═════ Document segment ═════

The Bush Administration recently issued a draft strategic plan to
guide its climate change research strategy and directions. Over a thousand
scientists, government officials and other stakeholders, both domestic
and international, gathered together December 3-5 at a workshop to review
the draft plan and provide comments and suggestions. Additional public
comments will be accepted through JANUARY 13, 2003. The draft "Strategic
Plan for the Climate Change Science Program," and instructions
for submitting comments, are available at http://www.climatescience.gov.
The federal government has several ongoing, interrelated multi-agency
initiatives to address global warming and climate change. In February
2002, President Bush established the Climate Change Science Program
(CCSP) as a management structure to balance broad-based fundamental
research with a near-term focus on key issues needed for policy decisions.
The just-released strategic plan is intended as a roadmap for these
efforts.
"In the last decades of the 20th century," says the plan's
Introduction, "public debate about the contribution of human activities
to observed climate change and potential future changes in climate,
and about courses of action to manage risks to humans and the environment,
has been active and frequently contentious. These debates cover a range
of both science and policy issues, including the extent to which global
temperatures have in fact changed; whether most of the observed overall
change in temperature of the last 50 years is attributable to human
activities...; how much climate might change in the future; and whether
proposed response strategies, such as reductions in emissions or efforts
to enhance natural carbon sequestration processes, would produce economic
or other effects more detrimental than the effects of climate change
itself."
The plan acknowledges that "humans have become agents of environmental
change," but points to "inconsistencies in the observational
record" and calls for more and better observations in order to
discern human-induced changes against a background of natural variability.
It also calls for additional research in many areas to reduce uncertainties
and improve current climate models. "Given what is at stake,"
it says, "the Nation and the international community need the best
possible science to inform public debate and decisionmaking in government
and the private sector."
The plan sets out a series of major research questions addressing how
the components of the Earth's environmental system function and are
affected by human and natural forcing, and the implications for natural
environments and human activities. These research areas include: atmospheric
composition, climate variability and change; global water and carbon
cycles; ecosystems; land use and land cover change; human contributions
and responses to environmental change; and grand challenges in modeling,
observations, and information systems.
The 15-chapter draft plan presents a "set of questions and objectives
for each of the major areas of the program. Primary research questions
that focus on broad science issues are supported by more detailed questions
and objectives that can be addressed in specific research initiatives
and projects. For each major question addressed, the strategy includes
a very brief description of the state of knowledge, subsidiary questions,
descriptions of products and deliverables, information on activities
and infrastructure needed to make progress, and the benefits or payoffs'
from research. For each major program area, linkages to important national
and international research activities are also described."

═════

## About this exercise
Can you rewrite the paragraph in the climate plan article that begins "The plan sets out a series of major research questions" as a short list, keeping its main facts?

═════ Data section ═════

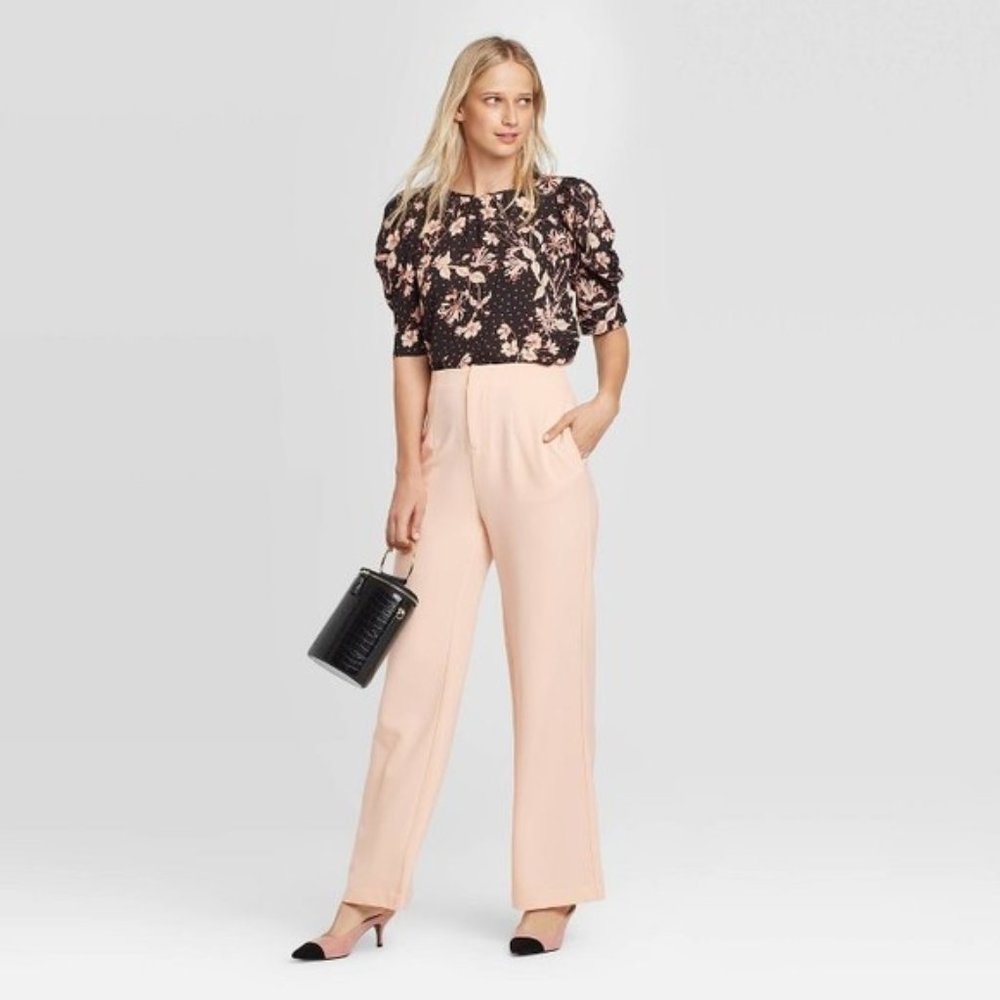 Who What Wear High-Rise Wide Leg Pants 6
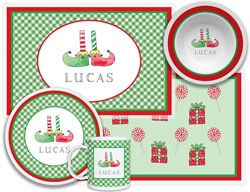 3 or 4 Piece Tabletop Sets by Kelly Hughes Designs (Christmas Elf)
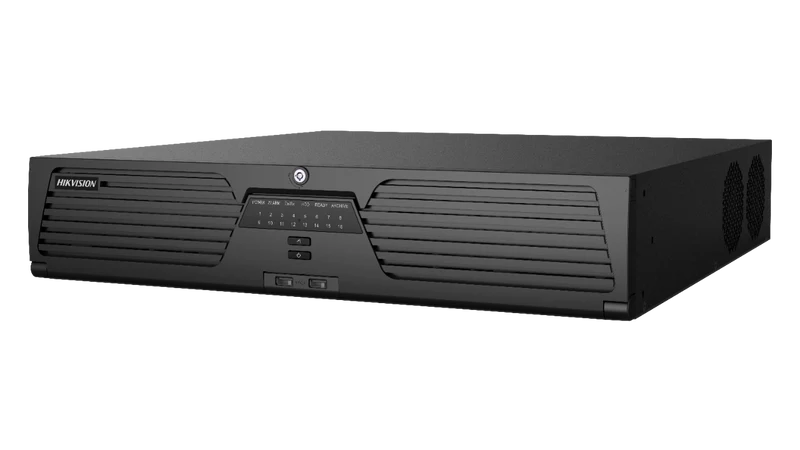 Hikvision iDS-9664NXI-I8/X(B), grabador de vídeo en red DeepinMind, 64 canales, 8 puertos SATA
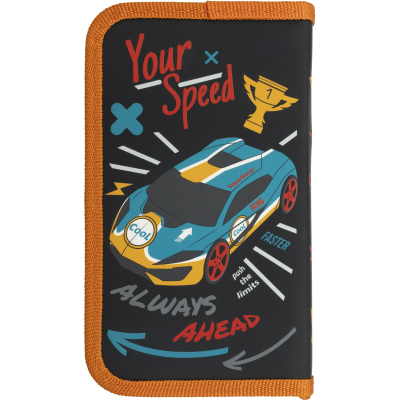 Пенал Комус Класс Your Speed ПКК 03-6, ламинат, софт тач,1отд., 190x110 мм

═════

## The completed task
The plan's major research questions cover how parts of the Earth's environmental system work, how human and natural forcing affect them, and what that means for natural environments and human activities. Research areas:
- Atmospheric composition
- Climate variability and change
- Global water and carbon cycles
- Ecosystems
- Land use and land cover change
- Human contributions and responses to environmental change
- Grand challenges in modeling, observations, and information systems